I have found a process improvement for my How to Schedule Your Twitter Account Posts code. I thought briefly about it when I was originally coding but wanted to push my work to production first. What I found lacking was that every-time I publish a new post to my blog I have to turn off my code, update the database and then reload. I wish there was a way I could check for a new blog post, update my database, and post to Twitter auto-magically. Oh wait, there is!
The plan is to webcrawl my website’s RSS feed every day and check to see if there is anything new. I’ve already written one blog post on Part 1 – How to Crawl Your Website and Extract Key Words. Taking that post and merging it with my How to Schedule Your Twitter Account Posts should work. We also have the Schedule package that will make it easy to run a new thread for deploying the spider. See, this is where Automating My Life gets fun.
Most programmers don’t re-write code, especially the code that took them forever to write the first time. I will only talk about the new functions in this blog post, and most likely the funnest parts.
The Shiny New Code
updateSchedDB() is the new function that runs every night. This function runs deploySpider() which pings my RSS feed then does a Pandas “merge” to weed out the old links versus the new links. We also have the reschedule() function to randomly select a new posting time that does not currently exist. You should probably put this into a while loop so that it consistently re-schedules if there ever is a match, but there are so many possible combinations that I’ll leave it alone for now. My crowning achievement is the pollHashTags() function.
Have you ever wanted to know which #hashtags are the best to use on Twitter? There are a few things you could do but some of them are out of the scope of this post, so I settled for following Top Twitter Leaders and extracting an index of all their “#” signs using buildHashtagIndex().

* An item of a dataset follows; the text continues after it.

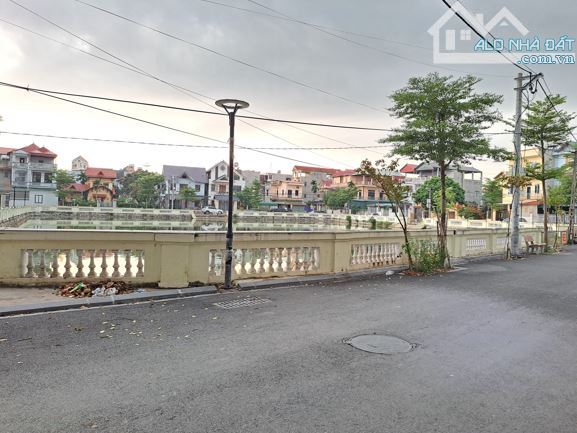 BÁN ĐẤT NAM HỒNG – ĐÔNG ANH – GẦN MÊ LINH PLAZA – ĐƯỜNG THÔNG Ô TÔ TRÁNH – CHỈ HƠN 2 TỶ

Sprinkle In Some Data Science
Not only do I get the new links, I also get 3 random hashtags from an index of 100 possible hashtags. Right now they are completely random, but I could also do some metrics on the topLeaders and their Twitter posts. We could do term frequencies for every hashtag for the last 10 pages and rank them largest to smallest, or even extract features from their text that “describe why” they may have chosen that hashtag. Using those features, we could build a model to “recommend to ourselves” a better hashtag that may reach more people.
I love sprinkles…